## [SOURCE EXTRACT]
☆ ☆ ☆ ☆

New drug limits cancer spreading

A research team that recently invented a drug to stop blood vessels from forming a treatment-resistant barrier around some cancers has now discovered the drug can be used to prevent cancer from spreading.

"We originally developed the drug to overcome a problem in some cancers that grow a chaotic barrier of blood vessels in the tumor which prevents the body's immune cells and treatments like chemotherapy entering the tumor," said Professor Ruth Ganss Co-Head of the Cancer and Cell Biology Division at Perth's Harry Perkins Institute of Medical Research.

"The drug also sets-up lymph-node-like structures within the cancer to draw in a patient's immune system and greatly enhance a patient's own capacity to shrink the cancer.

"What we've since discovered is that by 'normalizing' blood vessels the drug also stops cancer spreading because it counteracts the cancer's influence on blood vessels in other parts of the body.

"Cancer spreads when cancer cells travel through the blood stream and settle and grow in other organs, like the lung or brain.

 "They are able to establish themselves in a distant body part because the primary tumor secretes substances that make blood vessels in other organs 'leaky,' or easier to penetrate.

"So when cancer cells travel in the blood stream they typically settle and grow where there are optimal conditions that have actually been created by the primary tumor.

"The primary tumor effectively 'talks' to the site where the metastasis is going to form so when the floating cancer cells arrive, they find a nice cozy environment in which to grow.

"While this behavior of cancer was already known, what we have discovered is that we can interfere with this process because of the way this new drug affects blood vessels.

"We've discovered it restores the leaky vessels which result in the cancer cells flowing past and not setting up shop.

☆ ☆ ☆ ☆

## [Scene geometry reasoning data]
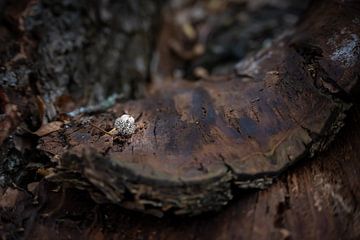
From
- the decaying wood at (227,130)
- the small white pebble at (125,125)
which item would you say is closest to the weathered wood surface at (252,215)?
the decaying wood at (227,130)

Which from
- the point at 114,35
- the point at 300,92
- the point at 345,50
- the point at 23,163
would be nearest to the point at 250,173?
the point at 300,92

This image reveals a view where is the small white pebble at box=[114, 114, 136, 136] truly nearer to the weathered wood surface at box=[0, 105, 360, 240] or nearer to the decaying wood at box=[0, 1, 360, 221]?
the decaying wood at box=[0, 1, 360, 221]

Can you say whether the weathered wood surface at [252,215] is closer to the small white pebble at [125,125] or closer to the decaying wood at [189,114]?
the decaying wood at [189,114]

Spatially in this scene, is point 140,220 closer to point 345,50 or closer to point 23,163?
point 23,163

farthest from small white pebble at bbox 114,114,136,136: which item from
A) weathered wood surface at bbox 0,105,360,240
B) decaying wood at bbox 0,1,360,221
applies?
weathered wood surface at bbox 0,105,360,240

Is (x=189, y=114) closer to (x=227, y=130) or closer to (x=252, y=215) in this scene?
(x=227, y=130)

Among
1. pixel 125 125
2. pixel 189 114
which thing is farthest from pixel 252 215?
pixel 125 125

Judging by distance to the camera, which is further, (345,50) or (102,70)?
(102,70)
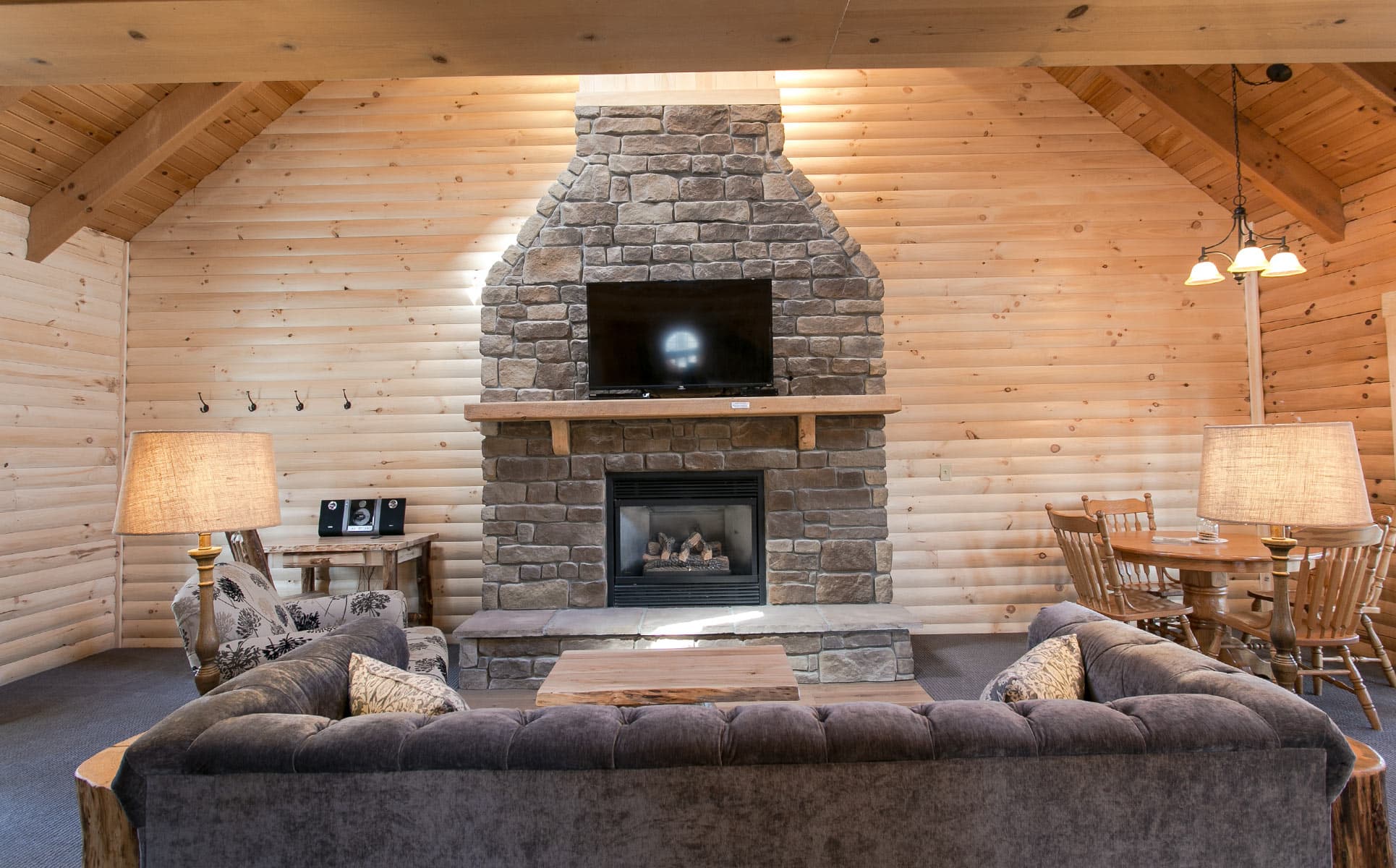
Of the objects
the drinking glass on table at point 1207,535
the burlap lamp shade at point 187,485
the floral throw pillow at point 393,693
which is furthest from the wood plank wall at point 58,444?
the drinking glass on table at point 1207,535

☆ ☆ ☆ ☆

## [QUESTIONS ON THE MATERIAL]
[1] Repeat word for word the part of the cancer drug article starting with "New drug limits" and going on through "cancer from spreading.".
[2] Pick up the cancer drug article after its last sentence and carry it on.

## [TASK ANSWERS]
[1]
New drug limits cancer spreading

A research team that recently invented a drug to stop blood vessels from forming a treatment-resistant barrier around some cancers has now discovered the drug can be used to prevent cancer from spreading.

[2]
"For a patient, this means that in future it will be possible to remove the primary tumor, then use the new drug to prevent cancer cells in the blood system from successfully attaching themselves to another organ and growing.

"But, if the cancer cells have already settled elsewhere and started growing then the drug can also be used to increase the number of immune cells brought into the new tumor to help it shrink."

"So we now have a drug that not only opens up the primary tumor for increased immunotherapy and greater treatment access, but it prevents metastatic spreading and if cancer has already spread, then the drug escalates the patient's immune response to new cancer.

"We now know we can interfere early and late in cancer's journey," Professor Ganss said.

Co-author of the publication, Dr. Bo He who undertook laboratory work on the drug said the research focused on metastatic cancer because most patients succumb to secondary cancers, not the primary.

"Using the drug that the team developed and published in 2017 in Nature Immunology we explored whether it could prevent metastases as well as improve patient immune response."

"We're quite excited that we have moved into a different phase of exploring how this drug could be used.

"So far we've successfully applied it to melanoma and lung cancer models in a metastatic setting," said Dr.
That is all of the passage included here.